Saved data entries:
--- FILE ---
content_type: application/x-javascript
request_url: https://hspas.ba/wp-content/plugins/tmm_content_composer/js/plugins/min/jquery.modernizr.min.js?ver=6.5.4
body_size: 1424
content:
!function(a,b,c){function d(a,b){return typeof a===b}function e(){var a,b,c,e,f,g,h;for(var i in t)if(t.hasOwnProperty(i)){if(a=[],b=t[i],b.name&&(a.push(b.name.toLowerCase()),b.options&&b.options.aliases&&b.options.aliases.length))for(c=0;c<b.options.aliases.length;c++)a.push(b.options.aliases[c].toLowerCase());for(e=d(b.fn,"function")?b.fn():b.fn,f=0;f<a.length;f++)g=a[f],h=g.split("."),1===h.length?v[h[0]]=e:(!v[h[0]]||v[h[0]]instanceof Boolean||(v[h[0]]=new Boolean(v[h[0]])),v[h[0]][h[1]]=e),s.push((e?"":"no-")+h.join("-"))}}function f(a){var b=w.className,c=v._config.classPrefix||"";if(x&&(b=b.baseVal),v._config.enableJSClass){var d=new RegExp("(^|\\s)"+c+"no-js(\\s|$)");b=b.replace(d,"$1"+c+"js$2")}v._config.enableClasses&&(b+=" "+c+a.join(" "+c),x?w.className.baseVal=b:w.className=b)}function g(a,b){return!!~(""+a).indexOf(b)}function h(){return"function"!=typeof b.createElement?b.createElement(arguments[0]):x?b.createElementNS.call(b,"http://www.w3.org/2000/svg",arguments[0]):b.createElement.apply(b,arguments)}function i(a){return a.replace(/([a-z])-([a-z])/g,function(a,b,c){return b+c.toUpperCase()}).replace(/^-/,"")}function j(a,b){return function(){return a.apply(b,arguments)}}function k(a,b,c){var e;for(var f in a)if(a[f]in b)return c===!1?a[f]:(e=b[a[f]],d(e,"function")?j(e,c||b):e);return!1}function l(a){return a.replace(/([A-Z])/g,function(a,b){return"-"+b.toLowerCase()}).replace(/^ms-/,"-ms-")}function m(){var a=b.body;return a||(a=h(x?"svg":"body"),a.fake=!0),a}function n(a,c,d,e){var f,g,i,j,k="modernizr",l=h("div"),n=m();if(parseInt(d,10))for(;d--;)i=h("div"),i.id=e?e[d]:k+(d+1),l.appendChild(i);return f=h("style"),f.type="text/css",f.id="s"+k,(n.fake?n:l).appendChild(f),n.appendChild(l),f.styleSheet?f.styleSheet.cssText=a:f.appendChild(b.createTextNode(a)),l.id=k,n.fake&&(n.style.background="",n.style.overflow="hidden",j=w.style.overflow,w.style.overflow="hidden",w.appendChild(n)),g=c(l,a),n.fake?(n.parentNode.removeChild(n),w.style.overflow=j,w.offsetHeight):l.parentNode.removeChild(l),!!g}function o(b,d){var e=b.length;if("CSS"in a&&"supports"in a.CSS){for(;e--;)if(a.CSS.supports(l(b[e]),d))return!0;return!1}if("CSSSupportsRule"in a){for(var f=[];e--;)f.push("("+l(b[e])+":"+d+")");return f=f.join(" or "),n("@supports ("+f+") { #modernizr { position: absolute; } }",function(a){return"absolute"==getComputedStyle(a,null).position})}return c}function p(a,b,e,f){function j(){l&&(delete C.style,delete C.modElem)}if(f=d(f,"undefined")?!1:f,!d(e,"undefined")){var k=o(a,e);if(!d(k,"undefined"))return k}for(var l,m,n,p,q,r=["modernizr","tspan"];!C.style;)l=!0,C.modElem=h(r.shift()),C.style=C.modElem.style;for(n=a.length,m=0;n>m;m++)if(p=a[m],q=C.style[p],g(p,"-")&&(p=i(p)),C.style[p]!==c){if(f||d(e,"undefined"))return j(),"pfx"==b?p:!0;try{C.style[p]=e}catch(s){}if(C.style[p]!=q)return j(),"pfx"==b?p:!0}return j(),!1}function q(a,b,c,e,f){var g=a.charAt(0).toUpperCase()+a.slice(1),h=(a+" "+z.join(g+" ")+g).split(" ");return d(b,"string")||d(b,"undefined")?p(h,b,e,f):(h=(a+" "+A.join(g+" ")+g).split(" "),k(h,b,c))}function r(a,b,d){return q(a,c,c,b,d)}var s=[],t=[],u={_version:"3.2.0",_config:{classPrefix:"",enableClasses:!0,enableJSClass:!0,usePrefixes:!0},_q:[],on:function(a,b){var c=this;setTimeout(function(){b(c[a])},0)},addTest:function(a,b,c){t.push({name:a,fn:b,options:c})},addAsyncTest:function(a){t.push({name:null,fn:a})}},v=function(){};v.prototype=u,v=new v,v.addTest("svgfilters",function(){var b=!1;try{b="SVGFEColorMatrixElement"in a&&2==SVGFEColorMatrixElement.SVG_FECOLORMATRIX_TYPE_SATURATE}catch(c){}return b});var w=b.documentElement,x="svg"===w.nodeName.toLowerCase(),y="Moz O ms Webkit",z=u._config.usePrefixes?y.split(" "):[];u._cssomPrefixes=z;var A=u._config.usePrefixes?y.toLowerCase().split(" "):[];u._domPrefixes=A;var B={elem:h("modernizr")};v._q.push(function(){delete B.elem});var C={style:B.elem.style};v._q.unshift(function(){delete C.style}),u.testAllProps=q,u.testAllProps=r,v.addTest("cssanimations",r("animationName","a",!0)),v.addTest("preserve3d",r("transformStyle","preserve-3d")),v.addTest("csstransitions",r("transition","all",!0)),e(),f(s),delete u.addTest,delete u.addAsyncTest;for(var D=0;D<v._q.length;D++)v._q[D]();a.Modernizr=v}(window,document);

What you have to do → Having read the entries, output all of them verbatim.

Finished task →
--- FILE ---
content_type: application/x-javascript
request_url: https://hspas.ba/wp-content/plugins/tmm_content_composer/js/plugins/min/jquery.modernizr.min.js?ver=6.5.4
body_size: 1424
content:
!function(a,b,c){function d(a,b){return typeof a===b}function e(){var a,b,c,e,f,g,h;for(var i in t)if(t.hasOwnProperty(i)){if(a=[],b=t[i],b.name&&(a.push(b.name.toLowerCase()),b.options&&b.options.aliases&&b.options.aliases.length))for(c=0;c<b.options.aliases.length;c++)a.push(b.options.aliases[c].toLowerCase());for(e=d(b.fn,"function")?b.fn():b.fn,f=0;f<a.length;f++)g=a[f],h=g.split("."),1===h.length?v[h[0]]=e:(!v[h[0]]||v[h[0]]instanceof Boolean||(v[h[0]]=new Boolean(v[h[0]])),v[h[0]][h[1]]=e),s.push((e?"":"no-")+h.join("-"))}}function f(a){var b=w.className,c=v._config.classPrefix||"";if(x&&(b=b.baseVal),v._config.enableJSClass){var d=new RegExp("(^|\\s)"+c+"no-js(\\s|$)");b=b.replace(d,"$1"+c+"js$2")}v._config.enableClasses&&(b+=" "+c+a.join(" "+c),x?w.className.baseVal=b:w.className=b)}function g(a,b){return!!~(""+a).indexOf(b)}function h(){return"function"!=typeof b.createElement?b.createElement(arguments[0]):x?b.createElementNS.call(b,"http://www.w3.org/2000/svg",arguments[0]):b.createElement.apply(b,arguments)}function i(a){return a.replace(/([a-z])-([a-z])/g,function(a,b,c){return b+c.toUpperCase()}).replace(/^-/,"")}function j(a,b){return function(){return a.apply(b,arguments)}}function k(a,b,c){var e;for(var f in a)if(a[f]in b)return c===!1?a[f]:(e=b[a[f]],d(e,"function")?j(e,c||b):e);return!1}function l(a){return a.replace(/([A-Z])/g,function(a,b){return"-"+b.toLowerCase()}).replace(/^ms-/,"-ms-")}function m(){var a=b.body;return a||(a=h(x?"svg":"body"),a.fake=!0),a}function n(a,c,d,e){var f,g,i,j,k="modernizr",l=h("div"),n=m();if(parseInt(d,10))for(;d--;)i=h("div"),i.id=e?e[d]:k+(d+1),l.appendChild(i);return f=h("style"),f.type="text/css",f.id="s"+k,(n.fake?n:l).appendChild(f),n.appendChild(l),f.styleSheet?f.styleSheet.cssText=a:f.appendChild(b.createTextNode(a)),l.id=k,n.fake&&(n.style.background="",n.style.overflow="hidden",j=w.style.overflow,w.style.overflow="hidden",w.appendChild(n)),g=c(l,a),n.fake?(n.parentNode.removeChild(n),w.style.overflow=j,w.offsetHeight):l.parentNode.removeChild(l),!!g}function o(b,d){var e=b.length;if("CSS"in a&&"supports"in a.CSS){for(;e--;)if(a.CSS.supports(l(b[e]),d))return!0;return!1}if("CSSSupportsRule"in a){for(var f=[];e--;)f.push("("+l(b[e])+":"+d+")");return f=f.join(" or "),n("@supports ("+f+") { #modernizr { position: absolute; } }",function(a){return"absolute"==getComputedStyle(a,null).position})}return c}function p(a,b,e,f){function j(){l&&(delete C.style,delete C.modElem)}if(f=d(f,"undefined")?!1:f,!d(e,"undefined")){var k=o(a,e);if(!d(k,"undefined"))return k}for(var l,m,n,p,q,r=["modernizr","tspan"];!C.style;)l=!0,C.modElem=h(r.shift()),C.style=C.modElem.style;for(n=a.length,m=0;n>m;m++)if(p=a[m],q=C.style[p],g(p,"-")&&(p=i(p)),C.style[p]!==c){if(f||d(e,"undefined"))return j(),"pfx"==b?p:!0;try{C.style[p]=e}catch(s){}if(C.style[p]!=q)return j(),"pfx"==b?p:!0}return j(),!1}function q(a,b,c,e,f){var g=a.charAt(0).toUpperCase()+a.slice(1),h=(a+" "+z.join(g+" ")+g).split(" ");return d(b,"string")||d(b,"undefined")?p(h,b,e,f):(h=(a+" "+A.join(g+" ")+g).split(" "),k(h,b,c))}function r(a,b,d){return q(a,c,c,b,d)}var s=[],t=[],u={_version:"3.2.0",_config:{classPrefix:"",enableClasses:!0,enableJSClass:!0,usePrefixes:!0},_q:[],on:function(a,b){var c=this;setTimeout(function(){b(c[a])},0)},addTest:function(a,b,c){t.push({name:a,fn:b,options:c})},addAsyncTest:function(a){t.push({name:null,fn:a})}},v=function(){};v.prototype=u,v=new v,v.addTest("svgfilters",function(){var b=!1;try{b="SVGFEColorMatrixElement"in a&&2==SVGFEColorMatrixElement.SVG_FECOLORMATRIX_TYPE_SATURATE}catch(c){}return b});var w=b.documentElement,x="svg"===w.nodeName.toLowerCase(),y="Moz O ms Webkit",z=u._config.usePrefixes?y.split(" "):[];u._cssomPrefixes=z;var A=u._config.usePrefixes?y.toLowerCase().split(" "):[];u._domPrefixes=A;var B={elem:h("modernizr")};v._q.push(function(){delete B.elem});var C={style:B.elem.style};v._q.unshift(function(){delete C.style}),u.testAllProps=q,u.testAllProps=r,v.addTest("cssanimations",r("animationName","a",!0)),v.addTest("preserve3d",r("transformStyle","preserve-3d")),v.addTest("csstransitions",r("transition","all",!0)),e(),f(s),delete u.addTest,delete u.addAsyncTest;for(var D=0;D<v._q.length;D++)v._q[D]();a.Modernizr=v}(window,document);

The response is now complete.